Enterprise Products Partners L.P.

SEC Filings

GULFTERRA ENERGY PARTNERS L P filed this Form 10-Q on 08/09/2004
Entire Document
     In April 2004, we reduced the sales tax assessable by the State of
Mississippi related to our Petal natural gas storage expansion and pipeline
project completed in September 2002 by completing that project's qualification
for tax incentives available under the MBFA. To complete the qualification,
Petal, our indirect, wholly-owned subsidiary, borrowed $52 million from the MBFC
pursuant to a loan agreement between Petal and the MBFC. On the same date, the
MBFC issued $52 million in Industrial Development Revenue Bonds to GulfTerra
Field Services, L.L.C., our direct, wholly-owned subsidiary. The loan agreement
and the Industrial Development Revenue Bonds have identical interest rates of
6.25% and maturities of fifteen years. The bonds and tax exemptions are
authorized under the MBFA. Petal may repay the loan agreement without penalty,
and thus cause the Industrial Development Revenue Bonds to be redeemed, any time
after one year from their date of issue. We have netted the loan amount and the
bond amount of $52 million and the interest payable and interest receivable
amount of $0.6 million on our balance sheet as of June 30, 2004. We have also
netted the interest expense and interest income amount of $0.6 million on our
income statements for the quarter and six months ended June 30, 2004. Our
presentation of the Industrial Development Revenue Bonds is reflected in
accordance with the provisions of FIN No. 39, Offsetting of Amounts Related to
Certain Contracts, and SFAS No. 140, Accounting for Transfers and Services of
Financial Assets and Extinguishments of Liabilities, since we have the ability
and intent to offset these items.
     The ability to execute our growth strategy and complete our projects is
dependent upon our access to the capital necessary to fund projects and
acquisitions. Our success with capital raising efforts, including the formation
of joint ventures to share costs and risks, continues to be the critical factor
which determines how much we actually spend. We believe our access to capital
resources is sufficient to meet the demands of our current and future operating
growth needs and, although we currently intend to make the forecasted
expenditures discussed below, we may adjust the timing and amounts of projected
expenditures as necessary to adapt to changes in the capital markets.

■ **Instruction a**
Answer these questions using the filing excerpt:
(i) How much did Petal borrow from the MBFC?
(ii) What interest rate do the loan agreement and the Industrial Development Revenue Bonds share?
(iii) What does the filing excerpt name as the critical factor determining how much is actually spent?
The entries are unrelated to the filing excerpt.

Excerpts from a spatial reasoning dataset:

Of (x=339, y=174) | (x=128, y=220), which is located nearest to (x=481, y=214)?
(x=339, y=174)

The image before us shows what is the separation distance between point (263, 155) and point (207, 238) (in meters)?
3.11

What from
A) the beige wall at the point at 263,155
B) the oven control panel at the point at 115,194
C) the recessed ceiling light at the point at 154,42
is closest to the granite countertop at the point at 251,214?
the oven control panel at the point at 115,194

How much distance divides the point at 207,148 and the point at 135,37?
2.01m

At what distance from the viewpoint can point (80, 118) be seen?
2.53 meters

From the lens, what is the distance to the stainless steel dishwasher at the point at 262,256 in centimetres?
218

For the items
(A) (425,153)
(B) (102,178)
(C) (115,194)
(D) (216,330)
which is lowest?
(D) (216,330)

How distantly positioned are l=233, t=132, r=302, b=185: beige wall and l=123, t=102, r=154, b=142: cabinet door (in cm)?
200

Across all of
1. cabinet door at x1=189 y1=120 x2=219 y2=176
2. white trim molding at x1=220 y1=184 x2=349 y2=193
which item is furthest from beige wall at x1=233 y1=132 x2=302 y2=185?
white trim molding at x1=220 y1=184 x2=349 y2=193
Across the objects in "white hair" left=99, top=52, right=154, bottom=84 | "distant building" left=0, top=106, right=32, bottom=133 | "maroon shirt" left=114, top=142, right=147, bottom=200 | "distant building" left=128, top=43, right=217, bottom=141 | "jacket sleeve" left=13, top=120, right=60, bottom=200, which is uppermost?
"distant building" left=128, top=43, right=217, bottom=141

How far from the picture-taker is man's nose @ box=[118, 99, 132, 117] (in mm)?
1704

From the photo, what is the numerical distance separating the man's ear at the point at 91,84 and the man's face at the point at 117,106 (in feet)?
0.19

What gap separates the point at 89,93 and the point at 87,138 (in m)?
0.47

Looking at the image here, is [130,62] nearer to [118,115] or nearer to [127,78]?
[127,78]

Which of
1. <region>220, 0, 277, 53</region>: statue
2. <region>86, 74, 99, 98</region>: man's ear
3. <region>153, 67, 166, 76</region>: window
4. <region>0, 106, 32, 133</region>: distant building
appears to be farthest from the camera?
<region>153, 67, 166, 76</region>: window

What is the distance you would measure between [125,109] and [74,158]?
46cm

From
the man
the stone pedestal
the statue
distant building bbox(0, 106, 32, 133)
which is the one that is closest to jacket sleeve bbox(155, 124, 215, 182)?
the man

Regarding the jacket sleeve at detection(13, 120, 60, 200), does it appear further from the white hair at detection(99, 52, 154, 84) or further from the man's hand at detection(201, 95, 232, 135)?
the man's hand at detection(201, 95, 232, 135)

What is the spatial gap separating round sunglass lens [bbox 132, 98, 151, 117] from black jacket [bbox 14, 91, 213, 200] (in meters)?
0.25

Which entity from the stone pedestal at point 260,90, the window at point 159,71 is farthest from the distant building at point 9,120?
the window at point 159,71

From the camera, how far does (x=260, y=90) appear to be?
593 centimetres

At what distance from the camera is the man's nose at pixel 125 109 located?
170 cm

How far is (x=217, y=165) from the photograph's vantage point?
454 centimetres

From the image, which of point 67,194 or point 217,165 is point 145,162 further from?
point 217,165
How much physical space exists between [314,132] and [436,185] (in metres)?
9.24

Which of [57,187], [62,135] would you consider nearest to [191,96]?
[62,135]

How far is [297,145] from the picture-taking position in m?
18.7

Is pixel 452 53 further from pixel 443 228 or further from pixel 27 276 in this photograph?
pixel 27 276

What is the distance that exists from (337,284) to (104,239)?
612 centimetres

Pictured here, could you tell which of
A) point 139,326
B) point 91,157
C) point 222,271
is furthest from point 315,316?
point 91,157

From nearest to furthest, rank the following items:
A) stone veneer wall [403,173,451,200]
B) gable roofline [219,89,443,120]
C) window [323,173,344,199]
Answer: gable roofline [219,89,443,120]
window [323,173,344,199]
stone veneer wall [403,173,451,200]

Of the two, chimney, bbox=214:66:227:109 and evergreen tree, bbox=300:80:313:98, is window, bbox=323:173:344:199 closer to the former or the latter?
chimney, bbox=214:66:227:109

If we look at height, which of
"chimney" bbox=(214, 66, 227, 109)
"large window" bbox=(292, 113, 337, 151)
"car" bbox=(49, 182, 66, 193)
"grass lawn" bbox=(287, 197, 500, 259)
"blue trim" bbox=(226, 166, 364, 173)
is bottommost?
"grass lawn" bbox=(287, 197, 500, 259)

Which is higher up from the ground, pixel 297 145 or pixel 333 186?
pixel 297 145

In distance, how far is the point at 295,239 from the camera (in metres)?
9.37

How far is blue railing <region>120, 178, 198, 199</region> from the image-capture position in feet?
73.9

■ **Instruction b**
In the entries, rename "camera" to "lens" from the line with "From the camera, how" up to and including the line with "612 centimetres". Return only those lines, with nothing else altered.

■ **Full solution a**
(i) $52 million
(ii) 6.25%
(iii) Success with capital raising efforts, including the formation of joint ventures to share costs and risks

■ **Full solution b**
From the lens, how far does (x=260, y=90) appear to be?
593 centimetres

At what distance from the lens is the man's nose at pixel 125 109 located?
170 cm

How far is (x=217, y=165) from the photograph's vantage point?
454 centimetres

From the image, which of point 67,194 or point 217,165 is point 145,162 further from?
point 217,165
How much physical space exists between [314,132] and [436,185] (in metres)?
9.24

Which of [57,187], [62,135] would you consider nearest to [191,96]?
[62,135]

How far is [297,145] from the picture-taking position in m?
18.7

Is pixel 452 53 further from pixel 443 228 or further from pixel 27 276 in this photograph?
pixel 27 276

What is the distance that exists from (337,284) to (104,239)?
612 centimetres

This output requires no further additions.